- FONTE:

★ ★ ★

Art. 8º Não são objeto de proteção como direitos autorais de que trata esta Lei:
I - as idéias, procedimentos normativos, sistemas, métodos, projetos ou conceitos matemáticos como tais;
II - os esquemas, planos ou regras para realizar atos mentais, jogos ou negócios; (...)
IV - os textos de tratados ou convenções, leis, decretos, regulamentos, decisões judiciais e demais atos oficiais;
(...)
VII - o aproveitamento industrial ou comercial das idéias contidas nas obras.
"
(grifou-se)

 

Assim, o direito autoral não pode proteger as ideias em si, visto que constituem patrimônio comum da humanidade. Incide, portanto, o princípio da liberdade das ideias, a proibir a propriedade ou o direito de exclusividade sobre elas.

 

De igual modo, processos, sistemas, métodos operacionais, projetos, conceitos, princípios, descobertas, planos estratégicos, se não forem patenteáveis, não encontram guarida no direito de autor.

 

Um tema explorado em determinada obra, pode ser retomado em outras sem haver imitação, por mais inovador que seja. Nesse contexto, não há plágio se a obra contiver individualidade própria, centrada na criatividade, embora possam existir semelhanças oriundas da identidade do objeto.

 

Nesse sentido, por esclarecedora, cabe conferir a seguinte lição de José de Oliveira Ascensão:

 

"(...)
17. Idéias, processos, temas
I - Criações do espírito são as idéias.
Mas sustenta-se categoricamente que não há propriedade ou exclusividade de idéias. As idéias, uma vez concebidas, são patrimônio comum da humanidade. É inimaginável um sistema em que as idéias de alguém fossem restritas na sua utilização.
(...)
II - Processos.
Também não podem ser tutelados os processos, seja de que gênero forem.
Assimilam-se-lhes os sistemas, os métodos operacionais, os conceitos, os princípios e as descobertas.
A obra não é uma idéia de ação. Um plano de estratégia militar não é a obra que nos interessa.

★ ★ ★

- INSTRUÇÕES DA TAREFA:
Responda às perguntas a seguir com base no texto sobre direito autoral.
1. Segundo o inciso IV do Art. 8º, que textos não são objeto de proteção como direitos autorais?
2. Qual princípio proíbe a propriedade ou o direito de exclusividade sobre as ideias?
3. Na lição de José de Oliveira Ascensão, que exemplo é dado de algo que não é a obra que interessa?

- MATERIAL FORNECIDO:

★ ★ ★

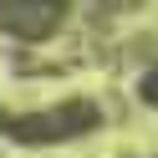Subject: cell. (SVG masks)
Wrapping results in <instances>:
<instances>
[{
  "instance_id": "obj_1",
  "label": "cell",
  "mask_w": 158,
  "mask_h": 158,
  "mask_svg": "<svg viewBox=\"0 0 158 158\" xmlns=\"http://www.w3.org/2000/svg\"><path fill=\"white\" fill-rule=\"evenodd\" d=\"M102 127V107L92 97H61L46 107H0V138L15 148H56Z\"/></svg>"
},
{
  "instance_id": "obj_2",
  "label": "cell",
  "mask_w": 158,
  "mask_h": 158,
  "mask_svg": "<svg viewBox=\"0 0 158 158\" xmlns=\"http://www.w3.org/2000/svg\"><path fill=\"white\" fill-rule=\"evenodd\" d=\"M72 0H0V36L10 41H51Z\"/></svg>"
},
{
  "instance_id": "obj_3",
  "label": "cell",
  "mask_w": 158,
  "mask_h": 158,
  "mask_svg": "<svg viewBox=\"0 0 158 158\" xmlns=\"http://www.w3.org/2000/svg\"><path fill=\"white\" fill-rule=\"evenodd\" d=\"M138 102H143V107H158V61L138 77Z\"/></svg>"
}]
</instances>
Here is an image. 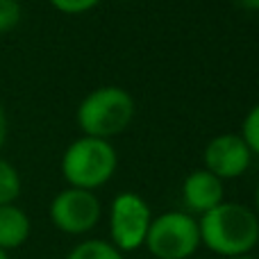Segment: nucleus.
Returning <instances> with one entry per match:
<instances>
[{
  "label": "nucleus",
  "instance_id": "nucleus-13",
  "mask_svg": "<svg viewBox=\"0 0 259 259\" xmlns=\"http://www.w3.org/2000/svg\"><path fill=\"white\" fill-rule=\"evenodd\" d=\"M23 16L21 0H0V34H7L18 27Z\"/></svg>",
  "mask_w": 259,
  "mask_h": 259
},
{
  "label": "nucleus",
  "instance_id": "nucleus-8",
  "mask_svg": "<svg viewBox=\"0 0 259 259\" xmlns=\"http://www.w3.org/2000/svg\"><path fill=\"white\" fill-rule=\"evenodd\" d=\"M225 200V182L209 173L207 168H198L189 173L182 182V202L189 214H207L216 205Z\"/></svg>",
  "mask_w": 259,
  "mask_h": 259
},
{
  "label": "nucleus",
  "instance_id": "nucleus-5",
  "mask_svg": "<svg viewBox=\"0 0 259 259\" xmlns=\"http://www.w3.org/2000/svg\"><path fill=\"white\" fill-rule=\"evenodd\" d=\"M152 211L139 193L123 191L109 205V243L121 252H134L146 243Z\"/></svg>",
  "mask_w": 259,
  "mask_h": 259
},
{
  "label": "nucleus",
  "instance_id": "nucleus-18",
  "mask_svg": "<svg viewBox=\"0 0 259 259\" xmlns=\"http://www.w3.org/2000/svg\"><path fill=\"white\" fill-rule=\"evenodd\" d=\"M223 259H257L252 255H237V257H223Z\"/></svg>",
  "mask_w": 259,
  "mask_h": 259
},
{
  "label": "nucleus",
  "instance_id": "nucleus-17",
  "mask_svg": "<svg viewBox=\"0 0 259 259\" xmlns=\"http://www.w3.org/2000/svg\"><path fill=\"white\" fill-rule=\"evenodd\" d=\"M255 214L259 216V182H257V187H255Z\"/></svg>",
  "mask_w": 259,
  "mask_h": 259
},
{
  "label": "nucleus",
  "instance_id": "nucleus-14",
  "mask_svg": "<svg viewBox=\"0 0 259 259\" xmlns=\"http://www.w3.org/2000/svg\"><path fill=\"white\" fill-rule=\"evenodd\" d=\"M57 12L66 14V16H80V14H87L91 9H96L103 0H48Z\"/></svg>",
  "mask_w": 259,
  "mask_h": 259
},
{
  "label": "nucleus",
  "instance_id": "nucleus-16",
  "mask_svg": "<svg viewBox=\"0 0 259 259\" xmlns=\"http://www.w3.org/2000/svg\"><path fill=\"white\" fill-rule=\"evenodd\" d=\"M239 7L248 9V12H259V0H237Z\"/></svg>",
  "mask_w": 259,
  "mask_h": 259
},
{
  "label": "nucleus",
  "instance_id": "nucleus-12",
  "mask_svg": "<svg viewBox=\"0 0 259 259\" xmlns=\"http://www.w3.org/2000/svg\"><path fill=\"white\" fill-rule=\"evenodd\" d=\"M241 137H243V141H246V146L250 148L252 155H259V103L255 107H250V112L243 118Z\"/></svg>",
  "mask_w": 259,
  "mask_h": 259
},
{
  "label": "nucleus",
  "instance_id": "nucleus-1",
  "mask_svg": "<svg viewBox=\"0 0 259 259\" xmlns=\"http://www.w3.org/2000/svg\"><path fill=\"white\" fill-rule=\"evenodd\" d=\"M200 246L219 257L250 255L259 243V216L243 202L223 200L198 219Z\"/></svg>",
  "mask_w": 259,
  "mask_h": 259
},
{
  "label": "nucleus",
  "instance_id": "nucleus-10",
  "mask_svg": "<svg viewBox=\"0 0 259 259\" xmlns=\"http://www.w3.org/2000/svg\"><path fill=\"white\" fill-rule=\"evenodd\" d=\"M64 259H125V257L114 243L103 241V239H87V241H80L77 246H73Z\"/></svg>",
  "mask_w": 259,
  "mask_h": 259
},
{
  "label": "nucleus",
  "instance_id": "nucleus-6",
  "mask_svg": "<svg viewBox=\"0 0 259 259\" xmlns=\"http://www.w3.org/2000/svg\"><path fill=\"white\" fill-rule=\"evenodd\" d=\"M50 221L64 234L80 237L87 234L100 223L103 205H100L96 191L66 187L50 200Z\"/></svg>",
  "mask_w": 259,
  "mask_h": 259
},
{
  "label": "nucleus",
  "instance_id": "nucleus-9",
  "mask_svg": "<svg viewBox=\"0 0 259 259\" xmlns=\"http://www.w3.org/2000/svg\"><path fill=\"white\" fill-rule=\"evenodd\" d=\"M32 232V221L25 209L9 202L0 205V250L9 252L25 246Z\"/></svg>",
  "mask_w": 259,
  "mask_h": 259
},
{
  "label": "nucleus",
  "instance_id": "nucleus-7",
  "mask_svg": "<svg viewBox=\"0 0 259 259\" xmlns=\"http://www.w3.org/2000/svg\"><path fill=\"white\" fill-rule=\"evenodd\" d=\"M252 161V152L246 146L241 134H219L202 150V168L214 173L216 178L237 180L248 170Z\"/></svg>",
  "mask_w": 259,
  "mask_h": 259
},
{
  "label": "nucleus",
  "instance_id": "nucleus-4",
  "mask_svg": "<svg viewBox=\"0 0 259 259\" xmlns=\"http://www.w3.org/2000/svg\"><path fill=\"white\" fill-rule=\"evenodd\" d=\"M143 246L157 259H189L200 248L198 219L189 211H164L152 216Z\"/></svg>",
  "mask_w": 259,
  "mask_h": 259
},
{
  "label": "nucleus",
  "instance_id": "nucleus-2",
  "mask_svg": "<svg viewBox=\"0 0 259 259\" xmlns=\"http://www.w3.org/2000/svg\"><path fill=\"white\" fill-rule=\"evenodd\" d=\"M137 105L130 91L123 87H98L77 105L75 121L82 134L98 139H112L132 125Z\"/></svg>",
  "mask_w": 259,
  "mask_h": 259
},
{
  "label": "nucleus",
  "instance_id": "nucleus-11",
  "mask_svg": "<svg viewBox=\"0 0 259 259\" xmlns=\"http://www.w3.org/2000/svg\"><path fill=\"white\" fill-rule=\"evenodd\" d=\"M21 175H18L16 166L9 159L0 157V205H9L16 202L21 196Z\"/></svg>",
  "mask_w": 259,
  "mask_h": 259
},
{
  "label": "nucleus",
  "instance_id": "nucleus-19",
  "mask_svg": "<svg viewBox=\"0 0 259 259\" xmlns=\"http://www.w3.org/2000/svg\"><path fill=\"white\" fill-rule=\"evenodd\" d=\"M0 259H9V252H5V250H0Z\"/></svg>",
  "mask_w": 259,
  "mask_h": 259
},
{
  "label": "nucleus",
  "instance_id": "nucleus-3",
  "mask_svg": "<svg viewBox=\"0 0 259 259\" xmlns=\"http://www.w3.org/2000/svg\"><path fill=\"white\" fill-rule=\"evenodd\" d=\"M116 168L118 152L109 139L82 134L62 155V175L68 187L96 191L114 178Z\"/></svg>",
  "mask_w": 259,
  "mask_h": 259
},
{
  "label": "nucleus",
  "instance_id": "nucleus-15",
  "mask_svg": "<svg viewBox=\"0 0 259 259\" xmlns=\"http://www.w3.org/2000/svg\"><path fill=\"white\" fill-rule=\"evenodd\" d=\"M7 134H9V118L7 112H5V105L0 103V150H3L5 141H7Z\"/></svg>",
  "mask_w": 259,
  "mask_h": 259
}]
</instances>
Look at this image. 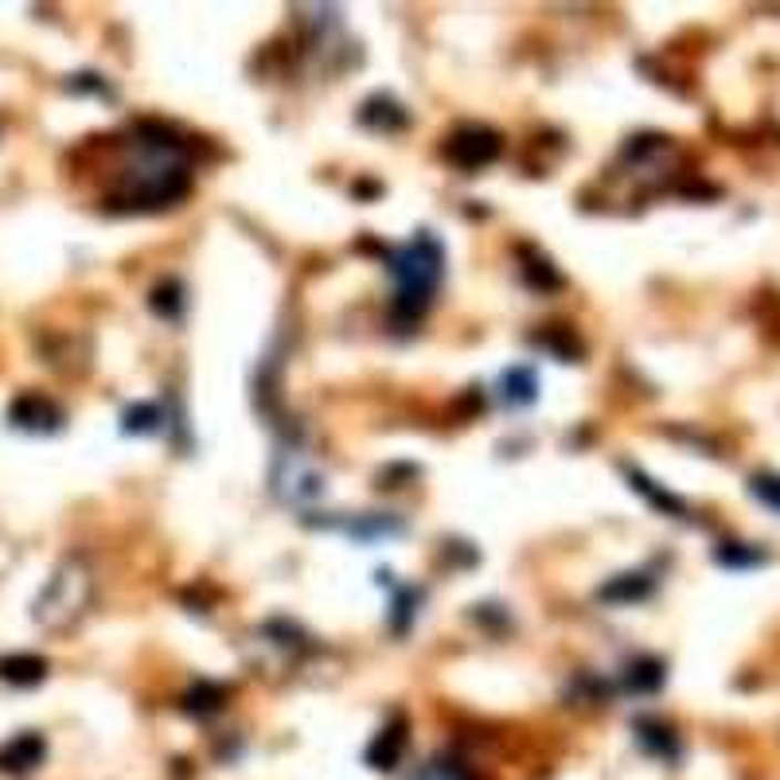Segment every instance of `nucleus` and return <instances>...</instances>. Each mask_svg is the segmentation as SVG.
I'll list each match as a JSON object with an SVG mask.
<instances>
[{
    "label": "nucleus",
    "instance_id": "obj_14",
    "mask_svg": "<svg viewBox=\"0 0 780 780\" xmlns=\"http://www.w3.org/2000/svg\"><path fill=\"white\" fill-rule=\"evenodd\" d=\"M418 780H468V777H465V769H460V765H453V761H434L426 772H422Z\"/></svg>",
    "mask_w": 780,
    "mask_h": 780
},
{
    "label": "nucleus",
    "instance_id": "obj_3",
    "mask_svg": "<svg viewBox=\"0 0 780 780\" xmlns=\"http://www.w3.org/2000/svg\"><path fill=\"white\" fill-rule=\"evenodd\" d=\"M94 593V578L86 570V562L66 559L63 566L51 574V582L43 585V593L35 597V621L51 633H63L71 624H79L86 616Z\"/></svg>",
    "mask_w": 780,
    "mask_h": 780
},
{
    "label": "nucleus",
    "instance_id": "obj_8",
    "mask_svg": "<svg viewBox=\"0 0 780 780\" xmlns=\"http://www.w3.org/2000/svg\"><path fill=\"white\" fill-rule=\"evenodd\" d=\"M48 675V664L40 656H9L0 659V679L12 683V687H35V683Z\"/></svg>",
    "mask_w": 780,
    "mask_h": 780
},
{
    "label": "nucleus",
    "instance_id": "obj_5",
    "mask_svg": "<svg viewBox=\"0 0 780 780\" xmlns=\"http://www.w3.org/2000/svg\"><path fill=\"white\" fill-rule=\"evenodd\" d=\"M12 422H17L20 429H35V434H51V429H59V410L48 403V398H40V395H24L17 406H12Z\"/></svg>",
    "mask_w": 780,
    "mask_h": 780
},
{
    "label": "nucleus",
    "instance_id": "obj_10",
    "mask_svg": "<svg viewBox=\"0 0 780 780\" xmlns=\"http://www.w3.org/2000/svg\"><path fill=\"white\" fill-rule=\"evenodd\" d=\"M534 391H539V383H534L531 367H511L508 375H503V398H508L511 406L534 403Z\"/></svg>",
    "mask_w": 780,
    "mask_h": 780
},
{
    "label": "nucleus",
    "instance_id": "obj_4",
    "mask_svg": "<svg viewBox=\"0 0 780 780\" xmlns=\"http://www.w3.org/2000/svg\"><path fill=\"white\" fill-rule=\"evenodd\" d=\"M500 133L488 129V125H465V129H457L449 137V160L460 168H485L488 160H496L500 156Z\"/></svg>",
    "mask_w": 780,
    "mask_h": 780
},
{
    "label": "nucleus",
    "instance_id": "obj_7",
    "mask_svg": "<svg viewBox=\"0 0 780 780\" xmlns=\"http://www.w3.org/2000/svg\"><path fill=\"white\" fill-rule=\"evenodd\" d=\"M636 738H641V746L648 749L652 757H664V761L679 757V738H675V730L656 722V718H641V722H636Z\"/></svg>",
    "mask_w": 780,
    "mask_h": 780
},
{
    "label": "nucleus",
    "instance_id": "obj_9",
    "mask_svg": "<svg viewBox=\"0 0 780 780\" xmlns=\"http://www.w3.org/2000/svg\"><path fill=\"white\" fill-rule=\"evenodd\" d=\"M403 749H406V726L403 722L386 726V730L375 738V746L367 749V761L375 765V769H391V765L403 757Z\"/></svg>",
    "mask_w": 780,
    "mask_h": 780
},
{
    "label": "nucleus",
    "instance_id": "obj_13",
    "mask_svg": "<svg viewBox=\"0 0 780 780\" xmlns=\"http://www.w3.org/2000/svg\"><path fill=\"white\" fill-rule=\"evenodd\" d=\"M156 426H160V410L156 406H137V410L125 414V429L129 434H153Z\"/></svg>",
    "mask_w": 780,
    "mask_h": 780
},
{
    "label": "nucleus",
    "instance_id": "obj_11",
    "mask_svg": "<svg viewBox=\"0 0 780 780\" xmlns=\"http://www.w3.org/2000/svg\"><path fill=\"white\" fill-rule=\"evenodd\" d=\"M648 590H652L648 574H624V578H616V582H609L605 590H601V597H609V601H636V597H644Z\"/></svg>",
    "mask_w": 780,
    "mask_h": 780
},
{
    "label": "nucleus",
    "instance_id": "obj_16",
    "mask_svg": "<svg viewBox=\"0 0 780 780\" xmlns=\"http://www.w3.org/2000/svg\"><path fill=\"white\" fill-rule=\"evenodd\" d=\"M718 559L730 562V566H757V562L765 559V554H753V551H718Z\"/></svg>",
    "mask_w": 780,
    "mask_h": 780
},
{
    "label": "nucleus",
    "instance_id": "obj_12",
    "mask_svg": "<svg viewBox=\"0 0 780 780\" xmlns=\"http://www.w3.org/2000/svg\"><path fill=\"white\" fill-rule=\"evenodd\" d=\"M659 683H664V667H659L656 659H641V664H633V672H628V687L633 690H656Z\"/></svg>",
    "mask_w": 780,
    "mask_h": 780
},
{
    "label": "nucleus",
    "instance_id": "obj_15",
    "mask_svg": "<svg viewBox=\"0 0 780 780\" xmlns=\"http://www.w3.org/2000/svg\"><path fill=\"white\" fill-rule=\"evenodd\" d=\"M753 492L761 496L769 508H777L780 511V477H757L753 480Z\"/></svg>",
    "mask_w": 780,
    "mask_h": 780
},
{
    "label": "nucleus",
    "instance_id": "obj_2",
    "mask_svg": "<svg viewBox=\"0 0 780 780\" xmlns=\"http://www.w3.org/2000/svg\"><path fill=\"white\" fill-rule=\"evenodd\" d=\"M391 273H395V316L403 324H414L422 312L429 309L437 285H441L445 273V250L441 242L429 235V230H418V239L406 242L395 258H391Z\"/></svg>",
    "mask_w": 780,
    "mask_h": 780
},
{
    "label": "nucleus",
    "instance_id": "obj_6",
    "mask_svg": "<svg viewBox=\"0 0 780 780\" xmlns=\"http://www.w3.org/2000/svg\"><path fill=\"white\" fill-rule=\"evenodd\" d=\"M40 761H43L40 734H20V738H12L9 746L0 749V769H9V772H28Z\"/></svg>",
    "mask_w": 780,
    "mask_h": 780
},
{
    "label": "nucleus",
    "instance_id": "obj_1",
    "mask_svg": "<svg viewBox=\"0 0 780 780\" xmlns=\"http://www.w3.org/2000/svg\"><path fill=\"white\" fill-rule=\"evenodd\" d=\"M191 165L176 137H153V129L141 133L137 153H133L129 176H125V196L133 207H168L188 191Z\"/></svg>",
    "mask_w": 780,
    "mask_h": 780
}]
</instances>
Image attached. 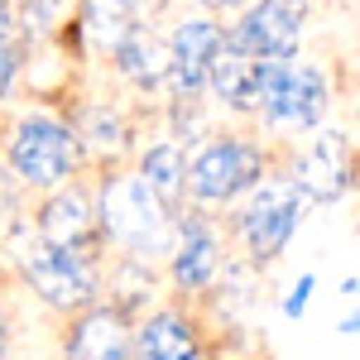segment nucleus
<instances>
[{"label":"nucleus","instance_id":"obj_4","mask_svg":"<svg viewBox=\"0 0 360 360\" xmlns=\"http://www.w3.org/2000/svg\"><path fill=\"white\" fill-rule=\"evenodd\" d=\"M259 178H264V149L240 135H221L193 154V164L183 173V193H193V202L202 207H226L245 197Z\"/></svg>","mask_w":360,"mask_h":360},{"label":"nucleus","instance_id":"obj_12","mask_svg":"<svg viewBox=\"0 0 360 360\" xmlns=\"http://www.w3.org/2000/svg\"><path fill=\"white\" fill-rule=\"evenodd\" d=\"M68 360H135V336H130L125 312H115L111 303H91L72 312Z\"/></svg>","mask_w":360,"mask_h":360},{"label":"nucleus","instance_id":"obj_21","mask_svg":"<svg viewBox=\"0 0 360 360\" xmlns=\"http://www.w3.org/2000/svg\"><path fill=\"white\" fill-rule=\"evenodd\" d=\"M20 68H25V49L0 39V91H10V82L20 77Z\"/></svg>","mask_w":360,"mask_h":360},{"label":"nucleus","instance_id":"obj_22","mask_svg":"<svg viewBox=\"0 0 360 360\" xmlns=\"http://www.w3.org/2000/svg\"><path fill=\"white\" fill-rule=\"evenodd\" d=\"M5 351H10V317L0 312V360H5Z\"/></svg>","mask_w":360,"mask_h":360},{"label":"nucleus","instance_id":"obj_3","mask_svg":"<svg viewBox=\"0 0 360 360\" xmlns=\"http://www.w3.org/2000/svg\"><path fill=\"white\" fill-rule=\"evenodd\" d=\"M5 159H10V173L25 188L49 193V188H63L82 168V139L72 125H63L53 115H25L10 130Z\"/></svg>","mask_w":360,"mask_h":360},{"label":"nucleus","instance_id":"obj_17","mask_svg":"<svg viewBox=\"0 0 360 360\" xmlns=\"http://www.w3.org/2000/svg\"><path fill=\"white\" fill-rule=\"evenodd\" d=\"M139 15H144V0H86L82 5V29L96 49L111 53L115 44L139 29Z\"/></svg>","mask_w":360,"mask_h":360},{"label":"nucleus","instance_id":"obj_18","mask_svg":"<svg viewBox=\"0 0 360 360\" xmlns=\"http://www.w3.org/2000/svg\"><path fill=\"white\" fill-rule=\"evenodd\" d=\"M77 139H91L96 149H120L125 144V125H120V115L111 111V106H91L82 120V130H77Z\"/></svg>","mask_w":360,"mask_h":360},{"label":"nucleus","instance_id":"obj_10","mask_svg":"<svg viewBox=\"0 0 360 360\" xmlns=\"http://www.w3.org/2000/svg\"><path fill=\"white\" fill-rule=\"evenodd\" d=\"M34 236L39 245L49 250H77V255H96V202L86 188L77 183H63V188H49L44 207L34 212Z\"/></svg>","mask_w":360,"mask_h":360},{"label":"nucleus","instance_id":"obj_11","mask_svg":"<svg viewBox=\"0 0 360 360\" xmlns=\"http://www.w3.org/2000/svg\"><path fill=\"white\" fill-rule=\"evenodd\" d=\"M226 44V29L217 20H183V25L173 29V39H168V72H164V86L173 96H188L193 101L197 91L207 86V68H212V58L217 49Z\"/></svg>","mask_w":360,"mask_h":360},{"label":"nucleus","instance_id":"obj_5","mask_svg":"<svg viewBox=\"0 0 360 360\" xmlns=\"http://www.w3.org/2000/svg\"><path fill=\"white\" fill-rule=\"evenodd\" d=\"M20 274L58 312H82V307L101 303V264H96V255L34 245L29 255H20Z\"/></svg>","mask_w":360,"mask_h":360},{"label":"nucleus","instance_id":"obj_16","mask_svg":"<svg viewBox=\"0 0 360 360\" xmlns=\"http://www.w3.org/2000/svg\"><path fill=\"white\" fill-rule=\"evenodd\" d=\"M183 173H188V159H183V149L173 144V139H159V144H149L144 149V159H139V178L149 183V193L164 202L168 212L178 217V207H183Z\"/></svg>","mask_w":360,"mask_h":360},{"label":"nucleus","instance_id":"obj_23","mask_svg":"<svg viewBox=\"0 0 360 360\" xmlns=\"http://www.w3.org/2000/svg\"><path fill=\"white\" fill-rule=\"evenodd\" d=\"M207 10H240V5H250V0H202Z\"/></svg>","mask_w":360,"mask_h":360},{"label":"nucleus","instance_id":"obj_6","mask_svg":"<svg viewBox=\"0 0 360 360\" xmlns=\"http://www.w3.org/2000/svg\"><path fill=\"white\" fill-rule=\"evenodd\" d=\"M327 101H332V91L317 68L293 63V58H274L264 91H259V111L274 130H312L327 115Z\"/></svg>","mask_w":360,"mask_h":360},{"label":"nucleus","instance_id":"obj_15","mask_svg":"<svg viewBox=\"0 0 360 360\" xmlns=\"http://www.w3.org/2000/svg\"><path fill=\"white\" fill-rule=\"evenodd\" d=\"M115 68H120V77H130L135 86H144V91H154V86H164V72H168V49L149 34V29L139 25L130 29L120 44L111 49Z\"/></svg>","mask_w":360,"mask_h":360},{"label":"nucleus","instance_id":"obj_24","mask_svg":"<svg viewBox=\"0 0 360 360\" xmlns=\"http://www.w3.org/2000/svg\"><path fill=\"white\" fill-rule=\"evenodd\" d=\"M0 39H10V5L0 0Z\"/></svg>","mask_w":360,"mask_h":360},{"label":"nucleus","instance_id":"obj_2","mask_svg":"<svg viewBox=\"0 0 360 360\" xmlns=\"http://www.w3.org/2000/svg\"><path fill=\"white\" fill-rule=\"evenodd\" d=\"M307 207H312V202L293 188L288 173L259 178V183L245 193L240 212H236V240L245 245L250 264H259V269L274 264L278 255H283V245L293 240V231L303 226Z\"/></svg>","mask_w":360,"mask_h":360},{"label":"nucleus","instance_id":"obj_8","mask_svg":"<svg viewBox=\"0 0 360 360\" xmlns=\"http://www.w3.org/2000/svg\"><path fill=\"white\" fill-rule=\"evenodd\" d=\"M303 34H307V0H250L236 29L226 34V44L250 58H293Z\"/></svg>","mask_w":360,"mask_h":360},{"label":"nucleus","instance_id":"obj_13","mask_svg":"<svg viewBox=\"0 0 360 360\" xmlns=\"http://www.w3.org/2000/svg\"><path fill=\"white\" fill-rule=\"evenodd\" d=\"M135 360H212L197 322L183 307H159L139 322L135 332Z\"/></svg>","mask_w":360,"mask_h":360},{"label":"nucleus","instance_id":"obj_7","mask_svg":"<svg viewBox=\"0 0 360 360\" xmlns=\"http://www.w3.org/2000/svg\"><path fill=\"white\" fill-rule=\"evenodd\" d=\"M288 178H293V188H298L312 207H327V202L351 197V188H356L351 135H341V130H317V135L293 154Z\"/></svg>","mask_w":360,"mask_h":360},{"label":"nucleus","instance_id":"obj_14","mask_svg":"<svg viewBox=\"0 0 360 360\" xmlns=\"http://www.w3.org/2000/svg\"><path fill=\"white\" fill-rule=\"evenodd\" d=\"M269 68H274V58H250L240 49L221 44L217 58H212V68H207V86L231 111H259V91H264Z\"/></svg>","mask_w":360,"mask_h":360},{"label":"nucleus","instance_id":"obj_20","mask_svg":"<svg viewBox=\"0 0 360 360\" xmlns=\"http://www.w3.org/2000/svg\"><path fill=\"white\" fill-rule=\"evenodd\" d=\"M312 288H317V278H312V274H303L293 288H288V298H283V317H288V322H298V317L307 312V303H312Z\"/></svg>","mask_w":360,"mask_h":360},{"label":"nucleus","instance_id":"obj_19","mask_svg":"<svg viewBox=\"0 0 360 360\" xmlns=\"http://www.w3.org/2000/svg\"><path fill=\"white\" fill-rule=\"evenodd\" d=\"M63 5L68 0H20V29H25L29 39H44L63 20Z\"/></svg>","mask_w":360,"mask_h":360},{"label":"nucleus","instance_id":"obj_9","mask_svg":"<svg viewBox=\"0 0 360 360\" xmlns=\"http://www.w3.org/2000/svg\"><path fill=\"white\" fill-rule=\"evenodd\" d=\"M226 269V245L221 231L207 217H178L173 226V245H168V278L178 293H207L217 288V278Z\"/></svg>","mask_w":360,"mask_h":360},{"label":"nucleus","instance_id":"obj_1","mask_svg":"<svg viewBox=\"0 0 360 360\" xmlns=\"http://www.w3.org/2000/svg\"><path fill=\"white\" fill-rule=\"evenodd\" d=\"M173 226H178V217L149 193V183L139 173H120V178L101 183V193H96V231L125 259H144L149 264V259L168 255Z\"/></svg>","mask_w":360,"mask_h":360}]
</instances>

★ ★ ★

- RESOLUÇÃO DETALHADA:
1. Os textos de tratados ou convenções, leis, decretos, regulamentos, decisões judiciais e demais atos oficiais.
2. O princípio da liberdade das ideias.
3. Um plano de estratégia militar.